Thanks. My camera skill still needs some work tbh!



Trip tdi said:


> The civic type r looks stunning, one of my favourite cars, and in the best colour as well.


Thanks mate. I have an ep3 in milano red, which I love to bits, but wanted nighthawk black at the time....



shaunwistow said:


> Lovely work on that spaceship. The DA is coming out on mine over the weekend.


Cheers Shaun. get grafting with the DA! It's very gloomy here this wkend though


----------



## Maxwell1 (Jun 11, 2012)

Hi Mike. I have this exact same car which has never been machine polished . Please can you tell me what pads you used for polishing and what final coatings you gave it?

I'm new to this and am yet to buy all the stuff I need so any help is much appreciated! Thanks.


----------



## Deeper Detail (Oct 31, 2010)

Maxwell1 said:


> Hi Mike. I have this exact same car which has never been machine polished . Please can you tell me what pads you used for polishing and what final coatings you gave it?
> 
> I'm new to this and am yet to buy all the stuff I need so any help is much appreciated! Thanks.

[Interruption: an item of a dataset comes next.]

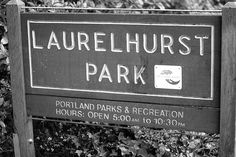 Laurelhurst Park in Portland is the perfect spot for a hike, or to watch a Movie in the Park. Find out 24 other things you can do in Portland here! http://liveportlandoregon.com/2013/10/08/25-awesome-things-to-do-in-portland/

Hi Maxwell. For standard Honda paint I tend to go with Yellow 3m pads and extra fine plus (3m) for the majority, and scholl S17+ for deeper marks all with a rotary. For finishing down with a finer polish something like menz final finish on a blue 3m pad, usually by DA as Honda paint is prone to leaving holograms with a rotary.

Another alternative is the megs micro fibre system by DA so you don't have to have 2 machines


----------



## Stevesuds (Jun 11, 2012)

Wow.. What a finish. Thanks for the info on the pads etc. I have the same car so very usefull:thumb:


----------



## deni2 (May 4, 2011)

Top work on CTR, :thumb:.


----------



## President Swirl (Oct 23, 2011)

Amazing finish mate, great work.


----------



## B17BLG (Jun 26, 2012)

amazing how different a car can look under those spot lamps!!


----------



## PABLO1977 (Feb 26, 2011)

Great work as usual mate.

And the DD-CC is still holding up on mine thanks, applied another coat a couple of weeks ago to top it up and it still looks just as fresh after a quick wash and QD.


----------



## Deeper Detail (Oct 31, 2010)

Stevesuds said:


> Wow.. What a finish. Thanks for the info on the pads etc. I have the same car so very usefull:thumb:


Thank you for the comment and no probs on the info


deni2 said:


> Top work on CTR, :thumb:.


Thanks deny :thumb:


President Swirl said:


> Amazing finish mate, great work.


Cheers mate


B17BLG said:


> amazing how different a car can look under those spot lamps!!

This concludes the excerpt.